Stored records
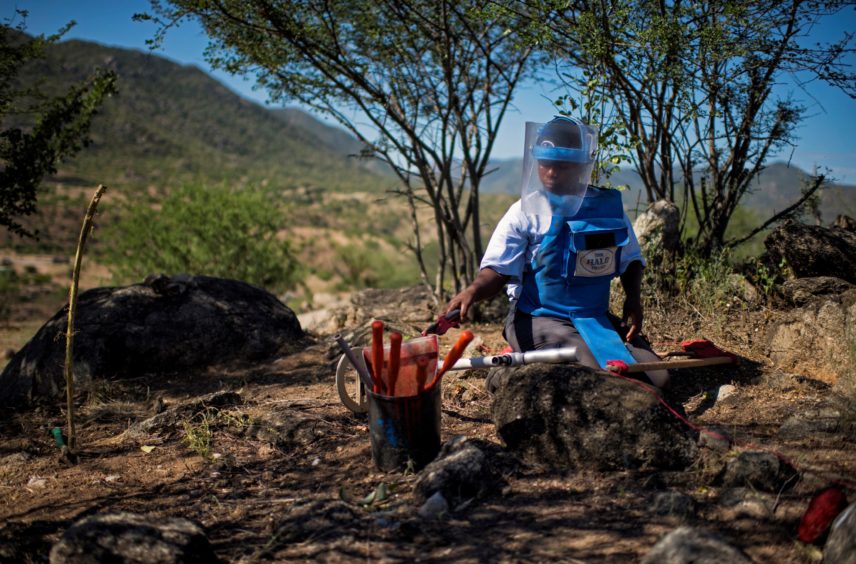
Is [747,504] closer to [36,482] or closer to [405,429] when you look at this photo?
[405,429]

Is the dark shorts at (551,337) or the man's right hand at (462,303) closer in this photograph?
the man's right hand at (462,303)

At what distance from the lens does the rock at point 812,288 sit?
395 cm

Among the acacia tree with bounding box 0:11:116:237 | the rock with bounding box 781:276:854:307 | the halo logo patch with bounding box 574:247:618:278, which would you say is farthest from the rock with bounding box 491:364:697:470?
the acacia tree with bounding box 0:11:116:237

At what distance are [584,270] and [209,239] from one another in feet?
33.1

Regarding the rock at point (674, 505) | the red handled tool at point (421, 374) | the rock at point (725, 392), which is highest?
the red handled tool at point (421, 374)

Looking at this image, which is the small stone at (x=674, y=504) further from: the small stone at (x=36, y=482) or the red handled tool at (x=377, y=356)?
the small stone at (x=36, y=482)

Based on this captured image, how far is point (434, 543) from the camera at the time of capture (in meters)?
2.15

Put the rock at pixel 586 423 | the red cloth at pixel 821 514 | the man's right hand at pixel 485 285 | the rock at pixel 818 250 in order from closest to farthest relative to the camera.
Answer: the red cloth at pixel 821 514, the rock at pixel 586 423, the man's right hand at pixel 485 285, the rock at pixel 818 250

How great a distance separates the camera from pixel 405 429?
2.64 meters

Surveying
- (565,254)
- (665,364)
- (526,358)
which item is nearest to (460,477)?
(526,358)

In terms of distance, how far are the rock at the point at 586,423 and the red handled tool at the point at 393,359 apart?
1.62ft

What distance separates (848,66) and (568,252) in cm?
263

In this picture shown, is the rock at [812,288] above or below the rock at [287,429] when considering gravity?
above

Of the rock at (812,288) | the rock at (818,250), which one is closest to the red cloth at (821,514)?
the rock at (812,288)
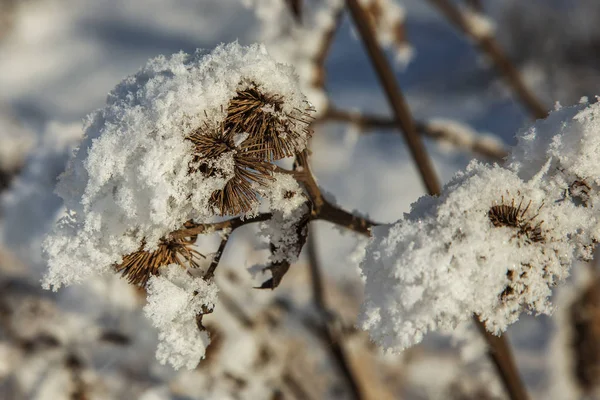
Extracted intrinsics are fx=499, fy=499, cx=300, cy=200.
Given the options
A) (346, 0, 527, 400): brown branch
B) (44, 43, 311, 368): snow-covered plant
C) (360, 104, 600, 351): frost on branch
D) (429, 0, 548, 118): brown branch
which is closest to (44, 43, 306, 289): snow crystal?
(44, 43, 311, 368): snow-covered plant

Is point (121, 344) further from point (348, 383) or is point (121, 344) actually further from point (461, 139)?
point (461, 139)

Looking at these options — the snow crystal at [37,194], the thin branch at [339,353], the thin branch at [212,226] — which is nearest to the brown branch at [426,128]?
the thin branch at [339,353]

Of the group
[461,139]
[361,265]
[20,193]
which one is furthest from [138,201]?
[461,139]

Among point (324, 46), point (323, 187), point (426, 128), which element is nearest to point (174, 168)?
point (323, 187)

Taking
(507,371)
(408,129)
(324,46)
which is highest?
(324,46)

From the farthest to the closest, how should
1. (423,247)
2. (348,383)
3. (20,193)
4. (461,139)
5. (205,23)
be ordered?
1. (205,23)
2. (461,139)
3. (348,383)
4. (20,193)
5. (423,247)

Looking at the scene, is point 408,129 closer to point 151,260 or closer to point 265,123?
point 265,123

Task statement >> Rewrite all of the records with every instance of "brown branch" changed to "bare branch" and all other text left unchanged. Omit the pictures from the output.

Correct answer >>
Is [747,504] closer to [36,482] or closer to [405,429] when you look at this photo?
[405,429]

Is the dark shorts at (551,337) or the man's right hand at (462,303) closer in this photograph?
the man's right hand at (462,303)

At what distance from the lens does the rock at point 812,288 sit?
395 cm

Among the acacia tree with bounding box 0:11:116:237 | the rock with bounding box 781:276:854:307 | the halo logo patch with bounding box 574:247:618:278, which would you say is farthest from the rock with bounding box 491:364:697:470?
the acacia tree with bounding box 0:11:116:237

At what distance are [584,270] and [209,239] from one another in feet?
33.1

Regarding the rock at point (674, 505) | the red handled tool at point (421, 374) | the rock at point (725, 392), which is highest?
the red handled tool at point (421, 374)

Looking at this image, which is the small stone at (x=674, y=504) further from: the small stone at (x=36, y=482) or the red handled tool at (x=377, y=356)?
the small stone at (x=36, y=482)

Based on this captured image, how far is point (434, 543) from the camera at the time of capture (in meters)?
2.15

Put the rock at pixel 586 423 | the red cloth at pixel 821 514 | the man's right hand at pixel 485 285 | the rock at pixel 818 250 in order from closest to farthest relative to the camera.
Answer: the red cloth at pixel 821 514, the rock at pixel 586 423, the man's right hand at pixel 485 285, the rock at pixel 818 250

How great a distance separates the camera from pixel 405 429?
2.64 meters

Surveying
- (565,254)
- (665,364)
- (526,358)
which item is nearest to (460,477)?
(526,358)

In terms of distance, how far are the rock at the point at 586,423 and the red handled tool at the point at 393,359 apart?
1.62ft

What distance separates (848,66) and (568,252) in cm?
263

In this picture shown, is the rock at [812,288] above or below the rock at [287,429] when considering gravity?
above

Of the rock at (812,288) | the rock at (818,250), which one is closest to the red cloth at (821,514)?
the rock at (812,288)
Extracted intrinsics are fx=499, fy=499, cx=300, cy=200.
Given the options
A) (346, 0, 527, 400): bare branch
B) (44, 43, 311, 368): snow-covered plant
C) (360, 104, 600, 351): frost on branch
D) (429, 0, 548, 118): bare branch
which is closest to (44, 43, 306, 289): snow crystal?
(44, 43, 311, 368): snow-covered plant

Is point (121, 344) further from point (348, 383) or is point (121, 344) actually further from point (461, 139)?
point (461, 139)

Looking at these options — the snow crystal at [37,194], the thin branch at [339,353], the thin branch at [212,226] — which is nearest to the bare branch at [426,128]?
the thin branch at [339,353]

Of the group
[461,139]
[361,265]
[20,193]
which one is furthest from [138,201]?
[461,139]

Among point (324, 46), point (323, 187), point (426, 128), which element is nearest to point (174, 168)?
point (323, 187)

Taking
(507,371)
(408,129)
(324,46)
which is highest?
(324,46)

From the farthest to the closest, how should
1. (423,247)
2. (348,383)
3. (20,193)
4. (461,139)
5. (205,23)
be ordered?
1. (205,23)
2. (461,139)
3. (348,383)
4. (20,193)
5. (423,247)

Looking at the scene, is point 408,129 closer to point 151,260 or closer to point 265,123?
point 265,123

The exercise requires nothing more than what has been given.